Get unique morphism from any coalgebra to final coalgebra.

By definition of final object, there exists a unique morphism from any coalgebra to the final coalgebra.

verify_lambek_property()[source]

Verify Lambek’s theorem: final coalgebra ≅ F(final coalgebra).

This checks that the structure map is an isomorphism.

classmethod __class_getitem__(params)

Parameterizes a generic class.

At least, parameterizing a generic class is the main thing this method does.

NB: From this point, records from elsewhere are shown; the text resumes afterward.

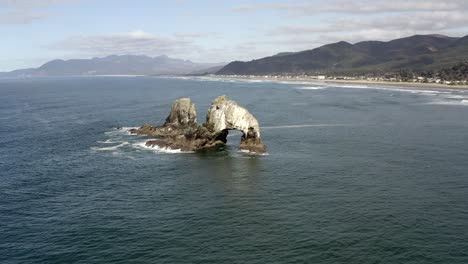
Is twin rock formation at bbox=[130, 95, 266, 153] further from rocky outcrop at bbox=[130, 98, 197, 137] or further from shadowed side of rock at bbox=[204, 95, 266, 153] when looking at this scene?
rocky outcrop at bbox=[130, 98, 197, 137]

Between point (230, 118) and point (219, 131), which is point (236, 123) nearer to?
→ point (230, 118)

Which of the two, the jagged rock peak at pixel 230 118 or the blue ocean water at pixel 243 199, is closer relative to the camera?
the blue ocean water at pixel 243 199

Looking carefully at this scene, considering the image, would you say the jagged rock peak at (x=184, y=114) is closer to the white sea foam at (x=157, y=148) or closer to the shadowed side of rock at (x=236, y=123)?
the shadowed side of rock at (x=236, y=123)

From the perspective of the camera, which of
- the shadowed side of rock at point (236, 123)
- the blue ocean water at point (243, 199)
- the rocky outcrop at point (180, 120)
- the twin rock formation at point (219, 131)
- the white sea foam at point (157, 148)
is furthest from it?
the rocky outcrop at point (180, 120)

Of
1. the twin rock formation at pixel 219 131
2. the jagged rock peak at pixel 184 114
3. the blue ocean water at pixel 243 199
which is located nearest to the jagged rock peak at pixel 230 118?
the twin rock formation at pixel 219 131

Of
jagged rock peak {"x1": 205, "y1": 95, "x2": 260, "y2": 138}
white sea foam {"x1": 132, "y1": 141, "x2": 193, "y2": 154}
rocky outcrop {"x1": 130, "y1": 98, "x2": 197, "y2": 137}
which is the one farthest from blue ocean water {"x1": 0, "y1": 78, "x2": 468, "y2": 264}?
rocky outcrop {"x1": 130, "y1": 98, "x2": 197, "y2": 137}

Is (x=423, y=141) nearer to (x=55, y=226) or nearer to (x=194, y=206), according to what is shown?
(x=194, y=206)

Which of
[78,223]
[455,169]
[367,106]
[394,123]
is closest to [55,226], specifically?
[78,223]

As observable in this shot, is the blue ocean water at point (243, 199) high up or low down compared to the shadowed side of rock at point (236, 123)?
down

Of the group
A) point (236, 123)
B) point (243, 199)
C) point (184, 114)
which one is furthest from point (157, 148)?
point (243, 199)
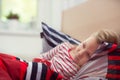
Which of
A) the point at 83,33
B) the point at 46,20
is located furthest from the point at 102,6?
the point at 46,20

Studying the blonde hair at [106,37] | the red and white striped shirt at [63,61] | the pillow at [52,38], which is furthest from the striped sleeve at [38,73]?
the pillow at [52,38]

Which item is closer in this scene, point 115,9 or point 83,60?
point 83,60

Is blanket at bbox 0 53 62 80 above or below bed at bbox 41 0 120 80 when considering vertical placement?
below

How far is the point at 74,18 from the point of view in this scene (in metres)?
1.57

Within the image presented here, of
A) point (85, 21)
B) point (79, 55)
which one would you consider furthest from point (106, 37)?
point (85, 21)

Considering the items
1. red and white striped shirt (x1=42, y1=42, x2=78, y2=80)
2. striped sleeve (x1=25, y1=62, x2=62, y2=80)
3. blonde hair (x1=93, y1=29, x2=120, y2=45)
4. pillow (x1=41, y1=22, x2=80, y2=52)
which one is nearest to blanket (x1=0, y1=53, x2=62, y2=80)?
striped sleeve (x1=25, y1=62, x2=62, y2=80)

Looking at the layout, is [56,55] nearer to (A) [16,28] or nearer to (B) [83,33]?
(B) [83,33]

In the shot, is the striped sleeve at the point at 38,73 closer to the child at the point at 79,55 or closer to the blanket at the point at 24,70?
the blanket at the point at 24,70

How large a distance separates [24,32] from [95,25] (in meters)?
0.83

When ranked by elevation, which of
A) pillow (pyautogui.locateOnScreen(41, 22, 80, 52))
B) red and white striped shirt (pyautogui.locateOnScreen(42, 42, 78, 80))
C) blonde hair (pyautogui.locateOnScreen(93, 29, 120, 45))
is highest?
blonde hair (pyautogui.locateOnScreen(93, 29, 120, 45))

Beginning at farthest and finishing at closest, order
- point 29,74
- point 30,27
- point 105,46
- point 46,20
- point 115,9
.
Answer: point 30,27
point 46,20
point 115,9
point 105,46
point 29,74

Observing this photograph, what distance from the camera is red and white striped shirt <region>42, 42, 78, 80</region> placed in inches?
42.3

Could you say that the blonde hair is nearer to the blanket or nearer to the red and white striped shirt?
the red and white striped shirt

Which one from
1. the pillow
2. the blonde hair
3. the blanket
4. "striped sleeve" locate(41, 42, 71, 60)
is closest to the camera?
the blanket
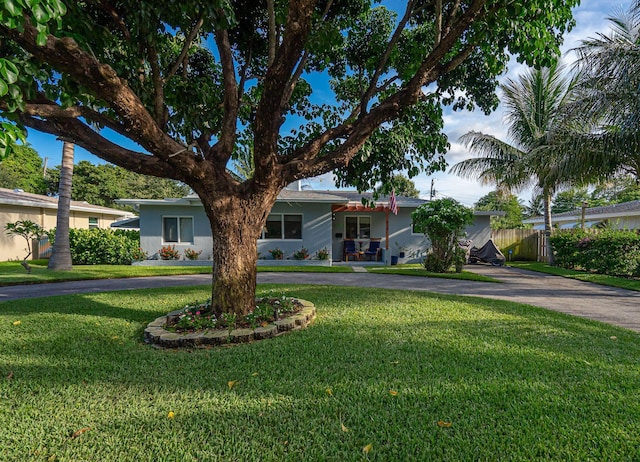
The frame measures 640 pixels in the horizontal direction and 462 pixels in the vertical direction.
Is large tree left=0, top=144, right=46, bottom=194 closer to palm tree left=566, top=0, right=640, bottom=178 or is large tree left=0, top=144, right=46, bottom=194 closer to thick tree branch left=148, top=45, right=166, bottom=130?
thick tree branch left=148, top=45, right=166, bottom=130

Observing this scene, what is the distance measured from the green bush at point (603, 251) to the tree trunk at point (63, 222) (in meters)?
19.5

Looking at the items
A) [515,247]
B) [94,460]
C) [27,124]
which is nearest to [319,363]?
[94,460]

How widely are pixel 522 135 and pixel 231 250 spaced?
53.4ft

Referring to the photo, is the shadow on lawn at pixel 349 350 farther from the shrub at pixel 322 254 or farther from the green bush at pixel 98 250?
the green bush at pixel 98 250

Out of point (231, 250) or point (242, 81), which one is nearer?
point (231, 250)

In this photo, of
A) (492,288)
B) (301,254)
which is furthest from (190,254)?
(492,288)

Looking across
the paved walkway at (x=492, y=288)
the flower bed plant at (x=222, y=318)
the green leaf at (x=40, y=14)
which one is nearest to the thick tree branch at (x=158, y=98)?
the green leaf at (x=40, y=14)

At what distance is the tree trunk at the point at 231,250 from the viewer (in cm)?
427

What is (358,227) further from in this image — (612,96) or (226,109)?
(226,109)

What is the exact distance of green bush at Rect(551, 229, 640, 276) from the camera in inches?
387

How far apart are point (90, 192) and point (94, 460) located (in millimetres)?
34644

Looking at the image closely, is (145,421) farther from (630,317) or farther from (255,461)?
(630,317)

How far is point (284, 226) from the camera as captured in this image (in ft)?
46.0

For example, for some generic class Foo, this is called when we do Foo[int] - there, with cls=Foo and params=int.

However, note that this method is also called when defining generic classes in the first place with class Foo(Generic[T]): ….

class gaia.core.coalgebras.CoalgebraCategory(endofunctor, name='Coalg(F)')[source]

Bases: object

Category of F-coalgebras for a given endofunctor F.

Objects: F-coalgebras (X,γ) Morphisms: Coalgebra morphisms h: (X,γ) → (Y,δ)

__init__(endofunctor, name='Coalg(F)')[source]

add_object(coalgebra)[source]

Add F-coalgebra as object.

add_morphism(morphism)[source]

Add coalgebra morphism.

compose(f_id, g_id)[source]

Compose coalgebra morphisms g ∘ f.

identity(obj_id)[source]

Get identity morphism for coalgebra.

get_final_coalgebra()[source]

Get or construct final coalgebra.

all_morphisms_to_final()[source]

Get unique morphisms from all objects to final coalgebra.

gaia.core.coalgebras.create_parameter_coalgebra(params, learning_rate=0.01, name='param_coalgebra')[source]

Create coalgebra for parameter evolution during training.

Parameters:

params (<MockTorch name='mock.Tensor' id='4349657872'>) – Initial parameters
learning_rate (float) – Learning rate for updates
name (str) – Name of coalgebra

Returns:

F-coalgebra modeling parameter dynamics

Return type:

FCoalgebra[<MockTorch name=’mock.Tensor’ id=’4349657872’>]

gaia.core.coalgebras.create_stochastic_coalgebra(params, learning_rate=0.01, noise_level=0.01, name='stochastic_coalgebra')[source]

Create stochastic coalgebra for noisy parameter evolution.

Parameters:

params (<MockTorch name='mock.Tensor' id='4349657872'>) – Initial parameters
learning_rate (float) – Learning rate
noise_level (float) – Noise level for stochastic updates
name (str) – Name of coalgebra

Returns:

Stochastic F-coalgebra

Return type:

FCoalgebra[<MockTorch name=’mock.Tensor’ id=’4349657872’>]

gaia.core.coalgebras.create_bisimulation_between_coalgebras(coalgebra1, coalgebra2, tolerance=1e-3, name='')[source]

Create bisimulation relation between two coalgebras.

Parameters:

coalgebra1 (FCoalgebra) – First coalgebra
coalgebra2 (FCoalgebra) – Second coalgebra
tolerance (float) – Tolerance for state comparison
name (str) – Name of bisimulation

Returns:

Bisimulation relation

Return type:

BisimulationRelation

class gaia.core.coalgebras.SimplicialCoalgebra(simplicial_object, endofunctor, name='')[source]

Bases: object

Coalgebra structure over simplicial objects.

This connects the coalgebraic approach with the simplicial structure of GAIA, enabling hierarchical generative dynamics.

__init__(simplicial_object, endofunctor, name='')[source]

evolve_simplicial_dynamics(steps)[source]

Evolve simplicial coalgebra dynamics.